El simple gesto de sembrar soja en los jardines del Museo Oscar Niemeyer, la acción de plantarse ella misma en un espacio de tierra y arrojar las semillas cuando el poder que hoy se remata en el mundo tiene que ver básicamente con la agricultura y el valor de la tierra, hace que esta siembra se convierta en un acto subversivo. Una obra de arte total, entendiendo por esta un proyecto programático que aspira a crear un nuevo espacio vital para la obra de arte integrada y que cuenta con su propia forma de determinación de la experiencia, dándose su propia dimensión temporal.

Efectivamente, Qué soy es una intervención efímera que consiste en la plantación de soja en un área de 300 metros cuadrados, con una duración de 4 meses.

Dolores de Argentina, explica en su statement que “durante la antigüedad, la soja fue considerada en China como una de las cinco semillas sagradas, junto con arroz, trigo, cebada y mijo. Los monjes budistas introdujeron la planta en Japón durante el séptimo siglo. Desde entonces, el grano se conoce como la soja.
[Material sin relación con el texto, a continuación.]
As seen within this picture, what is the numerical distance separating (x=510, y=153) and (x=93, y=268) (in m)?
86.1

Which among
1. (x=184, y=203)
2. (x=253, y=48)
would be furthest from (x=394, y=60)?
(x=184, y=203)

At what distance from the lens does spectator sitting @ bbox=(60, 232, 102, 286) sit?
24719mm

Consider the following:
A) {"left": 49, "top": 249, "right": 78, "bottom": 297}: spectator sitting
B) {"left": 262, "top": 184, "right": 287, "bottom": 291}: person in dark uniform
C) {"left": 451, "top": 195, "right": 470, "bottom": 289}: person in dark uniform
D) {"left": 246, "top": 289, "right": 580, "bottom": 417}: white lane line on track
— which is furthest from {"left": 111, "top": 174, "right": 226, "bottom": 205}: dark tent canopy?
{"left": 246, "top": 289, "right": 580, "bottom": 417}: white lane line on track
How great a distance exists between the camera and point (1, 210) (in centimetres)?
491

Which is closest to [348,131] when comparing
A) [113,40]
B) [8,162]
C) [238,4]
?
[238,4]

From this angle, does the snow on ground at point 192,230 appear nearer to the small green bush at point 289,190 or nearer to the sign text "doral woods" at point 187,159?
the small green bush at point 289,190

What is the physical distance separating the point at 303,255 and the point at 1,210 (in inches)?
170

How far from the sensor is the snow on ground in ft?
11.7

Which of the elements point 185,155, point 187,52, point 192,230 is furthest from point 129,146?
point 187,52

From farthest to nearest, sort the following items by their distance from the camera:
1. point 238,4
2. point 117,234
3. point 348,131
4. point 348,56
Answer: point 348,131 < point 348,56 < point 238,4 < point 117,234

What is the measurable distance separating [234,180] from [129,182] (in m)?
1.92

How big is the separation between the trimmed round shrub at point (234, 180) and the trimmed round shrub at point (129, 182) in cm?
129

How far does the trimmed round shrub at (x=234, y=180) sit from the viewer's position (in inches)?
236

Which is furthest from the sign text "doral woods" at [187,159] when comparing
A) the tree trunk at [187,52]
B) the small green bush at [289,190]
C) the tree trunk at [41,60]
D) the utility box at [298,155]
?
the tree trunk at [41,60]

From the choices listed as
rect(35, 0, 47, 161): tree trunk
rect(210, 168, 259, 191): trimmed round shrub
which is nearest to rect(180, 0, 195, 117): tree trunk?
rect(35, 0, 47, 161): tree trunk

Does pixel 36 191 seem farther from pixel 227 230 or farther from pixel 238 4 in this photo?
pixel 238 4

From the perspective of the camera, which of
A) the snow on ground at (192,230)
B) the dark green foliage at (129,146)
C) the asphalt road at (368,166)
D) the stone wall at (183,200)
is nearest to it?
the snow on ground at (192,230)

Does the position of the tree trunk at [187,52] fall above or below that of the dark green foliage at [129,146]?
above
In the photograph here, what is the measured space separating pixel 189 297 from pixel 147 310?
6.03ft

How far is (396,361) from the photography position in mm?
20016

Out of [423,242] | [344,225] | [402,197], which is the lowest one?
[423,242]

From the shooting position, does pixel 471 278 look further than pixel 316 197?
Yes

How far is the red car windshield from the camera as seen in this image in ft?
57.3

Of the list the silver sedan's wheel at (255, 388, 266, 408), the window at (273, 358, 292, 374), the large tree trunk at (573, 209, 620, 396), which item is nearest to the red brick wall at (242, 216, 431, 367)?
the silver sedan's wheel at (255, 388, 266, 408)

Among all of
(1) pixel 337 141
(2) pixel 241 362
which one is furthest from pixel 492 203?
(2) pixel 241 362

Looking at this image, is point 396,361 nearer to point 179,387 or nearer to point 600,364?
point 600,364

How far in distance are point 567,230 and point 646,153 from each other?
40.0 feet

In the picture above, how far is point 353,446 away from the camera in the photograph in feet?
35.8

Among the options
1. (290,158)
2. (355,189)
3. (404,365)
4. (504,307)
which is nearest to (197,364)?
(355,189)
Las raíces etimológicas se mantuvieron en el inglés como soja y en el español como soya o soja. El título del proyecto en español, sin embargo, no es un sustantivo pero la conjugación del verbo ser en la primera persona”.

La intervención en los jardines del Museo Oscar Niemeyer forma parte de un proyecto que propone una reflexión sobre el tema en los países de América del Sur, donde ocurren agresivas transformaciones del paisaje debido a la proliferación de los monocultivos. Curitiba es la segunda parada es Qué soy que la artista espera llevar a otras ciudades del mundo mientras sigue urdiendo otras acciones, nos cuenta, de tono igualmente comprometido.